La mise en scène d’Alain Maratrat, quant à elle, fourmille d’inventions et de clins d’œil. D’une sémantique riche et d’un effet visuel très réussi, qui confine au poétique, sa lecture de l’œuvre a emporté largement l’adhésion du public et l’a visiblement mis en joie. Secondé par un décorateur ingénieux et une costumière inspirée, l’ensemble se laisse voir avec un plaisir sans bornes, dans une atmosphère intemporelle en correspondance avec l’esprit rococo (le clavecin sur scène et la flûtiste), mais aussi une ambiance romantique sans oublier des rappels contemporains qui fusionnent dans un univers apatride où toutes les nationalités se floutent et se superposent.
Quant à la direction d’orchestre, elle est merveilleuse. Valery Gergiev donne le ton par sa gestuelle qui, à elle seule, mérite le détour : baguette légère et virevoltante, parfois plus solennelle et majestueuse, apparemment indifférente à tout ce qui l’entoure, mais constamment soucieuse de laisser émerger le chant en le mettant naturellement et discrètement en valeur. Que demander de plus pour du bel canto ? Si la baguette semble éthérée et magiquement tenue par une fée pouchkinienne, ce sont les mains qui impressionnent le plus. Elles expriment puissamment la couleur orchestrale et la compréhension de l’œuvre du maestro. Quant à l’orchestre, il suit et exécute à la lettre, tout simplement…

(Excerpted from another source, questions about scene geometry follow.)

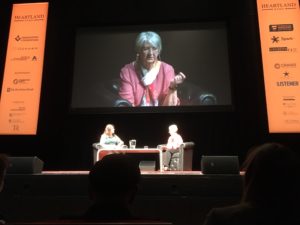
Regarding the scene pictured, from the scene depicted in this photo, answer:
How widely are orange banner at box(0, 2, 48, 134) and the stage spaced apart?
178 cm

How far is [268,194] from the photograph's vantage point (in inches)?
43.2

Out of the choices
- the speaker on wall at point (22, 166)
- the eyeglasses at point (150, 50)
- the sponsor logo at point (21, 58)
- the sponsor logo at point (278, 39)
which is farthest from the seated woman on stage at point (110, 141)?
the sponsor logo at point (278, 39)

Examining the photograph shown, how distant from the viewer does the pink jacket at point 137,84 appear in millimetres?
4406

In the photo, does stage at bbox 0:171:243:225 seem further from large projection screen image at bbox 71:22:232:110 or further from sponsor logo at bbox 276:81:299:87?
sponsor logo at bbox 276:81:299:87

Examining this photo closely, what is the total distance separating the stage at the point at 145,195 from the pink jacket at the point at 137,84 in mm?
1824

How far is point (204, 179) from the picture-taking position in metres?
2.66

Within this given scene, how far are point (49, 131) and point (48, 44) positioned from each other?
126 cm

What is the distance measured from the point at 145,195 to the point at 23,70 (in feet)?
9.31

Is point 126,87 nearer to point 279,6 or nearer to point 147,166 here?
point 147,166

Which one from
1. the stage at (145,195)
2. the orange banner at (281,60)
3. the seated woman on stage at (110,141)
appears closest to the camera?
the stage at (145,195)

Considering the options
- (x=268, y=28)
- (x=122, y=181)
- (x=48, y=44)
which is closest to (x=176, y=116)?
(x=268, y=28)

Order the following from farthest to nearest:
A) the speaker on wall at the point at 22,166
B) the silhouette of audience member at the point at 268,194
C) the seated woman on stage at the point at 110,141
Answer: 1. the seated woman on stage at the point at 110,141
2. the speaker on wall at the point at 22,166
3. the silhouette of audience member at the point at 268,194

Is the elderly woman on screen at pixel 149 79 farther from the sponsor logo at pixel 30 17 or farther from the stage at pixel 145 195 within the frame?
the stage at pixel 145 195

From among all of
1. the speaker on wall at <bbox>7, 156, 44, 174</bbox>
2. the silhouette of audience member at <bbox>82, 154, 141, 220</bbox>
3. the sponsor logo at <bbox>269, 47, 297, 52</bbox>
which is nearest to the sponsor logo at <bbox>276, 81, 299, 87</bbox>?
the sponsor logo at <bbox>269, 47, 297, 52</bbox>
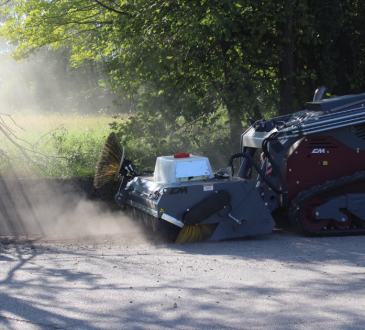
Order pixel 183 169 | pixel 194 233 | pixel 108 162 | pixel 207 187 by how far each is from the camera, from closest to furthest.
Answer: pixel 207 187 < pixel 194 233 < pixel 183 169 < pixel 108 162

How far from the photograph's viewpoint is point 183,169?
22.6 ft

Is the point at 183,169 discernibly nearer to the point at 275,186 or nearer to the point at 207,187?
the point at 207,187

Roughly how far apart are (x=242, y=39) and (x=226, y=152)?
3087mm

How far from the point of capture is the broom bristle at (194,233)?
6.75 meters

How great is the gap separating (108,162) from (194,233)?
2.30 m

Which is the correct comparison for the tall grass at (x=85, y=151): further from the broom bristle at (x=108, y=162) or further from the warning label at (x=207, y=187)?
the warning label at (x=207, y=187)

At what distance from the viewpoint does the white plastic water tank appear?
22.5ft

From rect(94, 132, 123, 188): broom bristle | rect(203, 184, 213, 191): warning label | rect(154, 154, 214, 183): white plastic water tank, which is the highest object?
rect(94, 132, 123, 188): broom bristle

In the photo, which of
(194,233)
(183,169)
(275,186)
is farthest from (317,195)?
(183,169)

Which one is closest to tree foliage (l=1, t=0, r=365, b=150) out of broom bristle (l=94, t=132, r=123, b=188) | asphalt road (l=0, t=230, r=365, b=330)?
broom bristle (l=94, t=132, r=123, b=188)

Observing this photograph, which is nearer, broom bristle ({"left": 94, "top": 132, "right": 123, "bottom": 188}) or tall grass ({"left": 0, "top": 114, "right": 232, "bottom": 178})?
broom bristle ({"left": 94, "top": 132, "right": 123, "bottom": 188})

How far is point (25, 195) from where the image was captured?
29.2ft

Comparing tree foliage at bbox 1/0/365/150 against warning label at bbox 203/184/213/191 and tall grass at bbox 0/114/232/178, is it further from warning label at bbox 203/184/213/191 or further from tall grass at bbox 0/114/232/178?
warning label at bbox 203/184/213/191

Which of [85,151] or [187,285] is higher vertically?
[85,151]
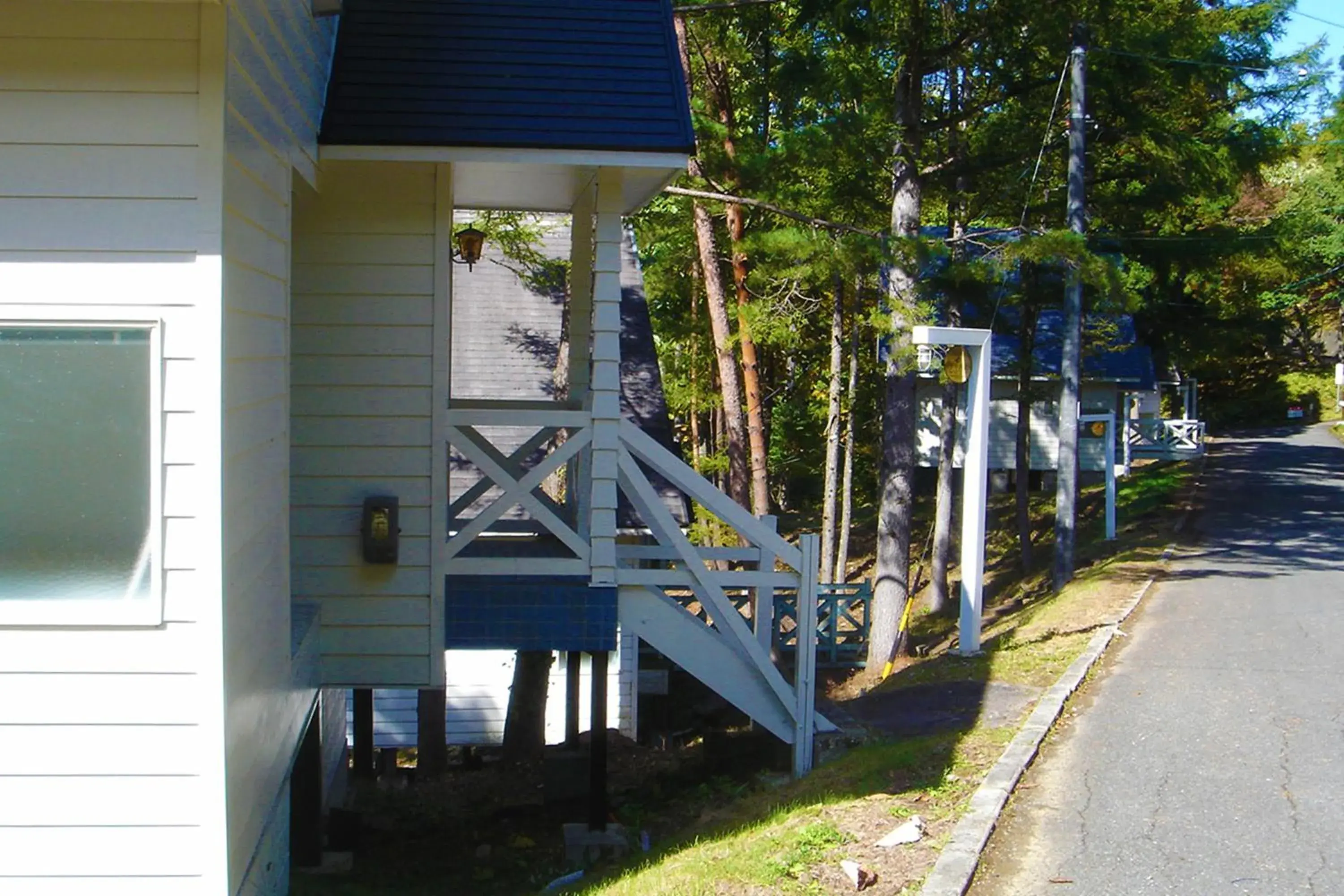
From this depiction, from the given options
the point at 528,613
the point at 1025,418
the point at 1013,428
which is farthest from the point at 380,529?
the point at 1013,428

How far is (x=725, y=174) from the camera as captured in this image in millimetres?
14414

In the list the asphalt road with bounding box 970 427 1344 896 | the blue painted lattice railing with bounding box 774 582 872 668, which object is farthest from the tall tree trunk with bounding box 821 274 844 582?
the asphalt road with bounding box 970 427 1344 896

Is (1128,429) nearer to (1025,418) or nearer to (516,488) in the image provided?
(1025,418)

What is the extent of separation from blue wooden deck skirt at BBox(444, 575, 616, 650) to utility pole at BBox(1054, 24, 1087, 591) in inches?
403

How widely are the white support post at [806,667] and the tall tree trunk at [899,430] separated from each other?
21.0 feet

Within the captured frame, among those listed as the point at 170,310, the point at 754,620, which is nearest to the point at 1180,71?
the point at 754,620

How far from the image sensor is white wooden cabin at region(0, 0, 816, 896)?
4.41 metres

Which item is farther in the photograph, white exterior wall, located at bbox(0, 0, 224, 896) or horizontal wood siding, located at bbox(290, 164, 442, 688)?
horizontal wood siding, located at bbox(290, 164, 442, 688)

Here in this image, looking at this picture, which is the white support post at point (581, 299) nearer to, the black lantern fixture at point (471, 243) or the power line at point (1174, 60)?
the black lantern fixture at point (471, 243)

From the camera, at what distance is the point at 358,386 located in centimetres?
716

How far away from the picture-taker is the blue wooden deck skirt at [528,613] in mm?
7469

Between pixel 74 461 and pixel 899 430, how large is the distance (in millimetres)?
11926

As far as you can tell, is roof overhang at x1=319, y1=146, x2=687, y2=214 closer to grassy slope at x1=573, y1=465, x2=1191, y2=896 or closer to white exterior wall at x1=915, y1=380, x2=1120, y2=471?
grassy slope at x1=573, y1=465, x2=1191, y2=896

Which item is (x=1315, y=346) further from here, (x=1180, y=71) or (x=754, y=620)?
(x=754, y=620)
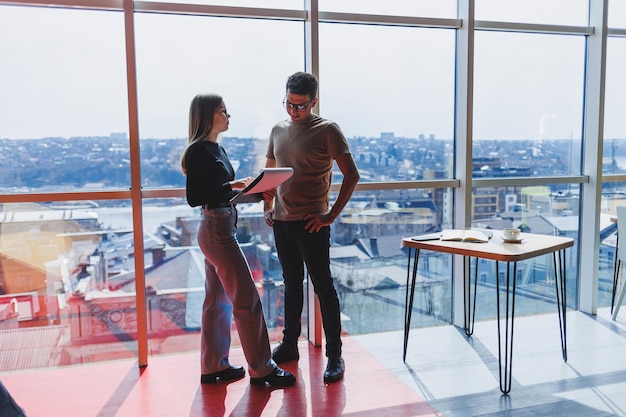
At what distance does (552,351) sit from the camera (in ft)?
11.5

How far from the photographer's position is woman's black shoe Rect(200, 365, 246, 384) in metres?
3.11

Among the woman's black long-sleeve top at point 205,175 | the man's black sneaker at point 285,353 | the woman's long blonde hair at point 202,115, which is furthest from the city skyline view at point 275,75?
the man's black sneaker at point 285,353

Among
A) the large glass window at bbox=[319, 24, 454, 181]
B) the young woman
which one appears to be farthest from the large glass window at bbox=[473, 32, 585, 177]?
the young woman

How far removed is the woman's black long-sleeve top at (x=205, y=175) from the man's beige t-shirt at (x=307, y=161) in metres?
0.38

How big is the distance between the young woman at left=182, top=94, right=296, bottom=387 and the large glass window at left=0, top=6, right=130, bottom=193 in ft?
2.17

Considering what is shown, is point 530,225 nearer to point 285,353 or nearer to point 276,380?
point 285,353

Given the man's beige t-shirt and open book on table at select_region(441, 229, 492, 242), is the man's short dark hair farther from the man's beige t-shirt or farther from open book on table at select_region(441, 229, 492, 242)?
open book on table at select_region(441, 229, 492, 242)

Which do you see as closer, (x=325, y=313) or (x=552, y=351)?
(x=325, y=313)

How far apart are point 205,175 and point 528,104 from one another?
2.48 m

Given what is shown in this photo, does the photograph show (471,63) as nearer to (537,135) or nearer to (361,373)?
(537,135)

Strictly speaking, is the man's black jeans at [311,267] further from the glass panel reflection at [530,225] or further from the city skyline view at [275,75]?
the glass panel reflection at [530,225]

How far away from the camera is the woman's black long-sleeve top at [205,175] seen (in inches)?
111

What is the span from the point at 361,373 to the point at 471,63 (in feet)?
6.81

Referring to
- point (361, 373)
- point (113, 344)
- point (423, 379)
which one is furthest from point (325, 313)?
point (113, 344)
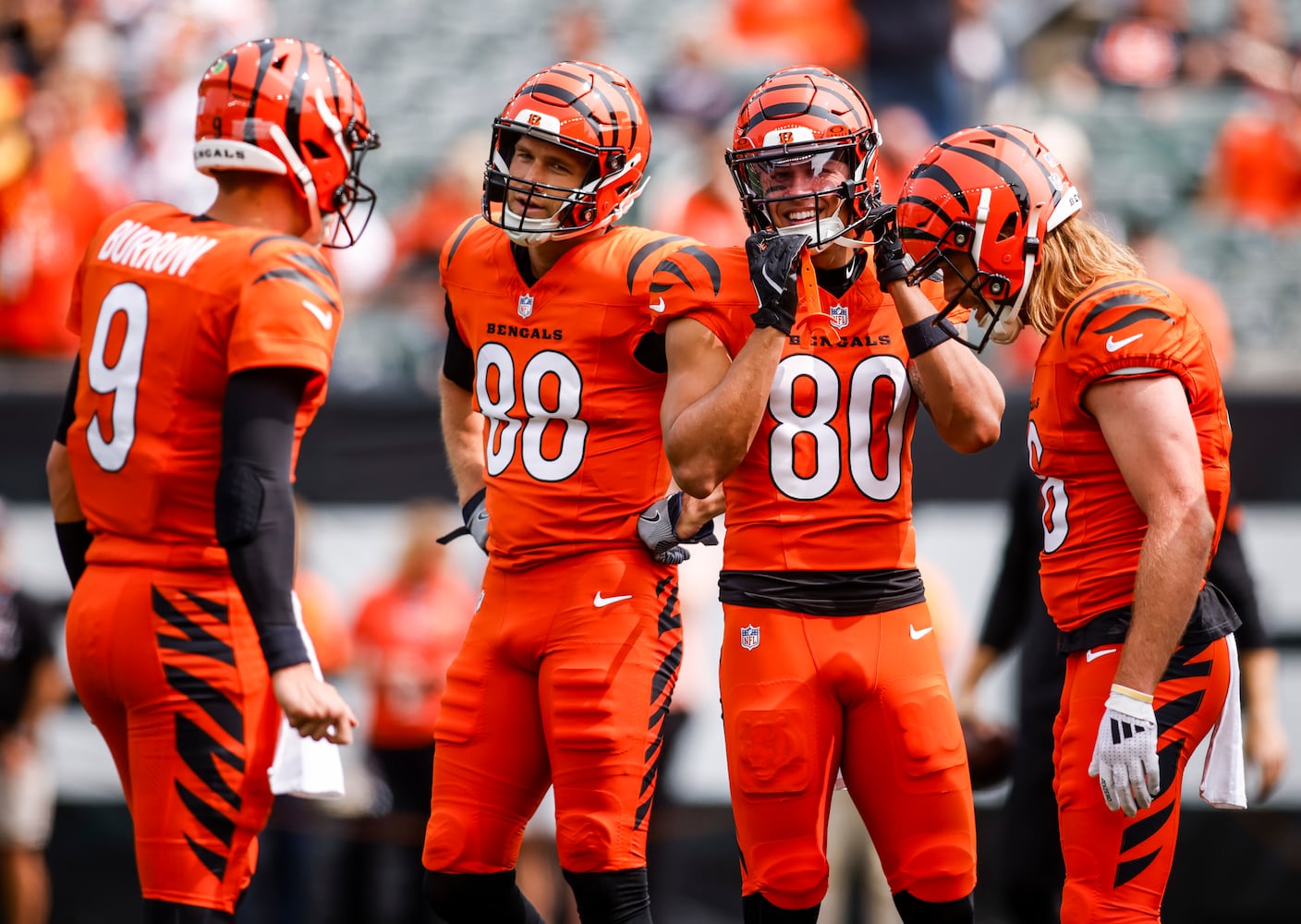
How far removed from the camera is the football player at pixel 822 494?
12.8 ft

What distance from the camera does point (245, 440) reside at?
3.64 m

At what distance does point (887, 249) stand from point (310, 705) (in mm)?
1666

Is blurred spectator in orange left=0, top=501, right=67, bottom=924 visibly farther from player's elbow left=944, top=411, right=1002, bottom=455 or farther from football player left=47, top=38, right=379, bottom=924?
player's elbow left=944, top=411, right=1002, bottom=455

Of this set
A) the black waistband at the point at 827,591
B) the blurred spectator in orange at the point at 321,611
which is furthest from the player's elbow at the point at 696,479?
the blurred spectator in orange at the point at 321,611

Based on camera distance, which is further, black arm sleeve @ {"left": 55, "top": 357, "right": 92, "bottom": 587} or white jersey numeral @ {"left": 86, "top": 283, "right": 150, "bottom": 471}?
black arm sleeve @ {"left": 55, "top": 357, "right": 92, "bottom": 587}

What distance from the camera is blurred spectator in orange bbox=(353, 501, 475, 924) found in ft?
25.0

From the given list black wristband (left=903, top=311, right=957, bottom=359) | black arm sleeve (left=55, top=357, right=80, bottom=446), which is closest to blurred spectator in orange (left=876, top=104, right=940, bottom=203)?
black wristband (left=903, top=311, right=957, bottom=359)

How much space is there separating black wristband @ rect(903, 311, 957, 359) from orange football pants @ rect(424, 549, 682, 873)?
0.86 metres

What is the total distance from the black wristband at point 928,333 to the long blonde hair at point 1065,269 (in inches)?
7.5

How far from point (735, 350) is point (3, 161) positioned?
6391 millimetres

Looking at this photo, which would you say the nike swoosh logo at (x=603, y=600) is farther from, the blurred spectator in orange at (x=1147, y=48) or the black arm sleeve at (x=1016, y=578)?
the blurred spectator in orange at (x=1147, y=48)

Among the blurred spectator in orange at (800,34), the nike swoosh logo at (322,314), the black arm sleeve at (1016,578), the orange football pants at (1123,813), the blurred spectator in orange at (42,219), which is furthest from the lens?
the blurred spectator in orange at (800,34)

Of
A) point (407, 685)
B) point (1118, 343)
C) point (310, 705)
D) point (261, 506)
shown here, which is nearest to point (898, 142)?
point (407, 685)

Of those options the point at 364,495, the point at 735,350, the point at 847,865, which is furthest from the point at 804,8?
the point at 735,350
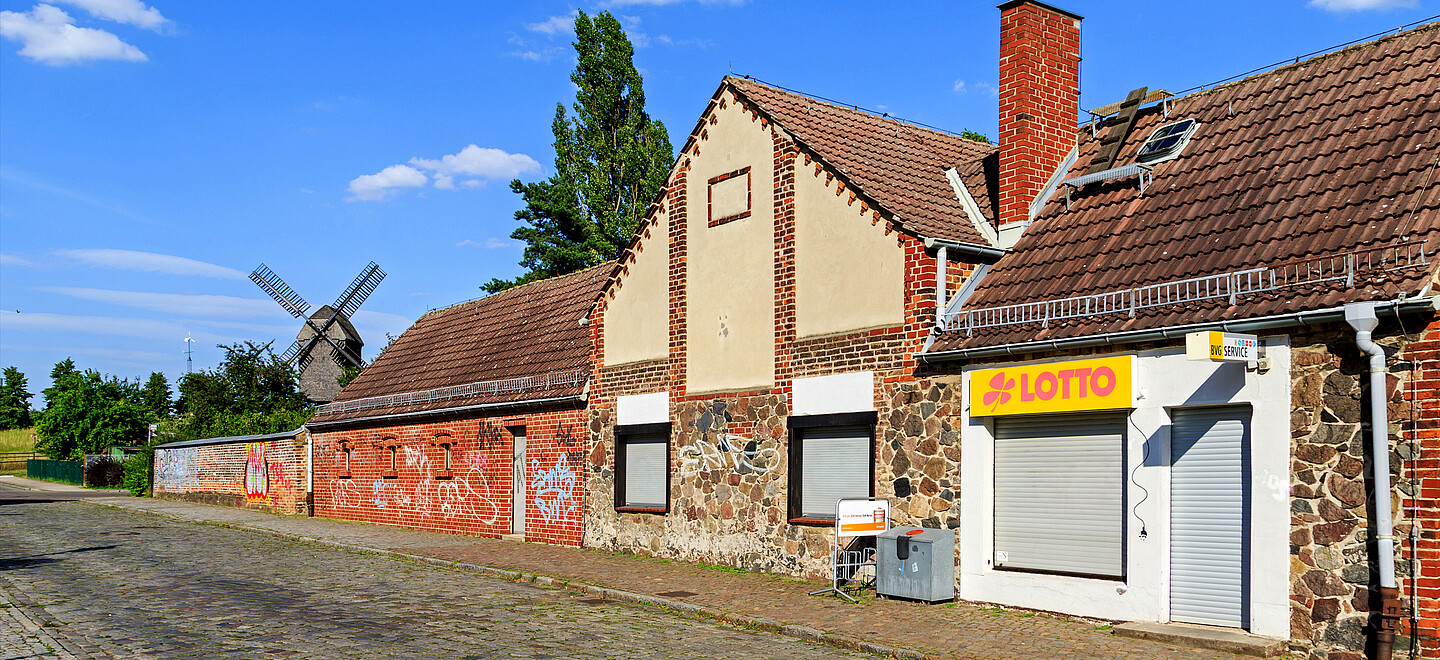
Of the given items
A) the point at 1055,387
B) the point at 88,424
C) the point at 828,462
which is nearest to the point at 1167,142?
the point at 1055,387

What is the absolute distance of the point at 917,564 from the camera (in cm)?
1362

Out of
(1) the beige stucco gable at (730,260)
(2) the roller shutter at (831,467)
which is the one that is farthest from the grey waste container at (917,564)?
(1) the beige stucco gable at (730,260)

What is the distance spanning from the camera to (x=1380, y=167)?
443 inches

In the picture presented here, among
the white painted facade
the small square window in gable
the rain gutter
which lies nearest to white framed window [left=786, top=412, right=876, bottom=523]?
the rain gutter

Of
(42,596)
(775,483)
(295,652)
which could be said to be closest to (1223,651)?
(775,483)

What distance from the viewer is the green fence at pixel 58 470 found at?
2350 inches

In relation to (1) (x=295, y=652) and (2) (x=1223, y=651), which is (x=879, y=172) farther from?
(1) (x=295, y=652)

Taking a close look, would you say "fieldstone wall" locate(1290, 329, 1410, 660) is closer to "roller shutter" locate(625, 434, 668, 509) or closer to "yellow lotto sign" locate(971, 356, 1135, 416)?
"yellow lotto sign" locate(971, 356, 1135, 416)

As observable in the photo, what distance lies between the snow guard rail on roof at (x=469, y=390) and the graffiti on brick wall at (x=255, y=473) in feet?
12.6

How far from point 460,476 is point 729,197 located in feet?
31.6

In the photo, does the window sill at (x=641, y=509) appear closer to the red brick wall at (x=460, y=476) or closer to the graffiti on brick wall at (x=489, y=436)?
the red brick wall at (x=460, y=476)

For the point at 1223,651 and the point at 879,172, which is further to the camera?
the point at 879,172

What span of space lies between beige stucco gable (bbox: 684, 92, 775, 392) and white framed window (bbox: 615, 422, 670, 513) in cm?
137

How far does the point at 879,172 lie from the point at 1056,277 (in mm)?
3591
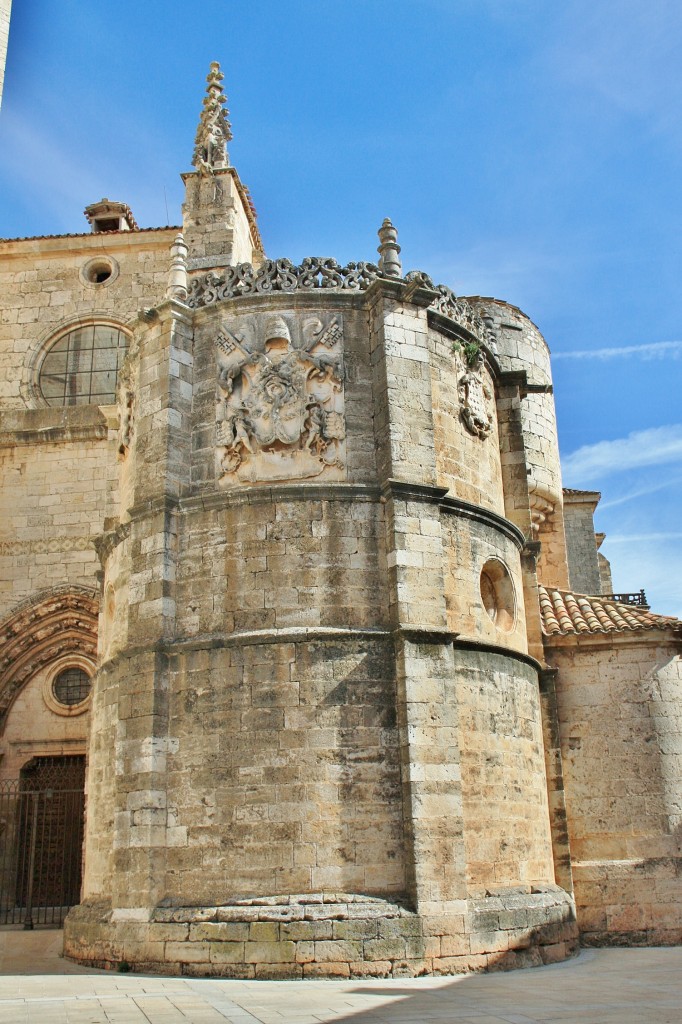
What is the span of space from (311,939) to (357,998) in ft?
3.74

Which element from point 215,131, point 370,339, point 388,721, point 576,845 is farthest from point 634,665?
point 215,131

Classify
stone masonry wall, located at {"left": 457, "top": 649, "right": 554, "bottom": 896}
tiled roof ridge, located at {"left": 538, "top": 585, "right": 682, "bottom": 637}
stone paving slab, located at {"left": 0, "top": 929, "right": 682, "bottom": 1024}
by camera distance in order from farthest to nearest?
tiled roof ridge, located at {"left": 538, "top": 585, "right": 682, "bottom": 637} → stone masonry wall, located at {"left": 457, "top": 649, "right": 554, "bottom": 896} → stone paving slab, located at {"left": 0, "top": 929, "right": 682, "bottom": 1024}

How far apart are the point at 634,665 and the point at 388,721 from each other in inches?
182

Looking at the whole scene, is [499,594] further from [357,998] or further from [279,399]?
[357,998]

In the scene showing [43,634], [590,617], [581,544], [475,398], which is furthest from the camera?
[581,544]

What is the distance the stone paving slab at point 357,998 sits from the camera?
23.6 feet

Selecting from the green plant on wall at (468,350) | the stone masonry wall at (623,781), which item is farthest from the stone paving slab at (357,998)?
the green plant on wall at (468,350)

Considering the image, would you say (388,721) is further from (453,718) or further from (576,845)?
(576,845)

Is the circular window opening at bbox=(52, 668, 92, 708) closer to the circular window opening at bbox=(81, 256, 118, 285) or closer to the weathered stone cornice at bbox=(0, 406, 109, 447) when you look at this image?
the weathered stone cornice at bbox=(0, 406, 109, 447)

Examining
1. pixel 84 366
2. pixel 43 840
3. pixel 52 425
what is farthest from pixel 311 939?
pixel 84 366

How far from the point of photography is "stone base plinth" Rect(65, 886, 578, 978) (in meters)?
9.18

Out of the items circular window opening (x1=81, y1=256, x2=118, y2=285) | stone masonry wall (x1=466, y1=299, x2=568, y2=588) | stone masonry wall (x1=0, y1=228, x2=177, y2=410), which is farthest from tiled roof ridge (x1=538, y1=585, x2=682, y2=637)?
circular window opening (x1=81, y1=256, x2=118, y2=285)

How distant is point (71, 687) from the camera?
17.4m

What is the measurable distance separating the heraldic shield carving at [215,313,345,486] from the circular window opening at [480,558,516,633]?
2.44 m
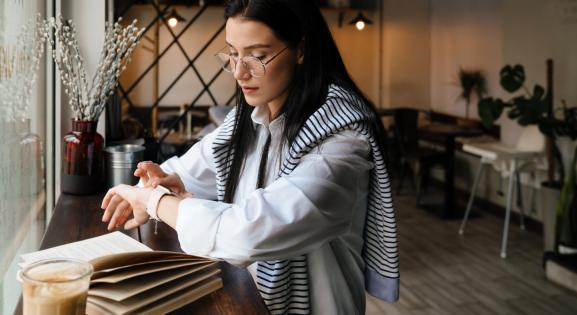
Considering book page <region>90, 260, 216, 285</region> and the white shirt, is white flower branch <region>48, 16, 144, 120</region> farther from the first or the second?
book page <region>90, 260, 216, 285</region>

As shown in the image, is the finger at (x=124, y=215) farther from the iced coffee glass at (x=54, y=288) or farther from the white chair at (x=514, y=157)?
the white chair at (x=514, y=157)

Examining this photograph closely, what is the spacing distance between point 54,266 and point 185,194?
67 cm

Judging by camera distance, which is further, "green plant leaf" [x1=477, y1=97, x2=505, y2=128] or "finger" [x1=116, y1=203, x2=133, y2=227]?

Drôle et intelligente, cette production ne manquera pas de tourner sur les scènes mondiales et on s’en réjouit. Elle aura en tout cas fait les belles heures du festival d’été de Baden-Baden, ville d’eau incontournable pour un opéra dont les protagonistes sont judicieusement coincés, on le rappelle, dans une ville thermale. Et on est véritablement heureux d’y avoir été coincés avec eux.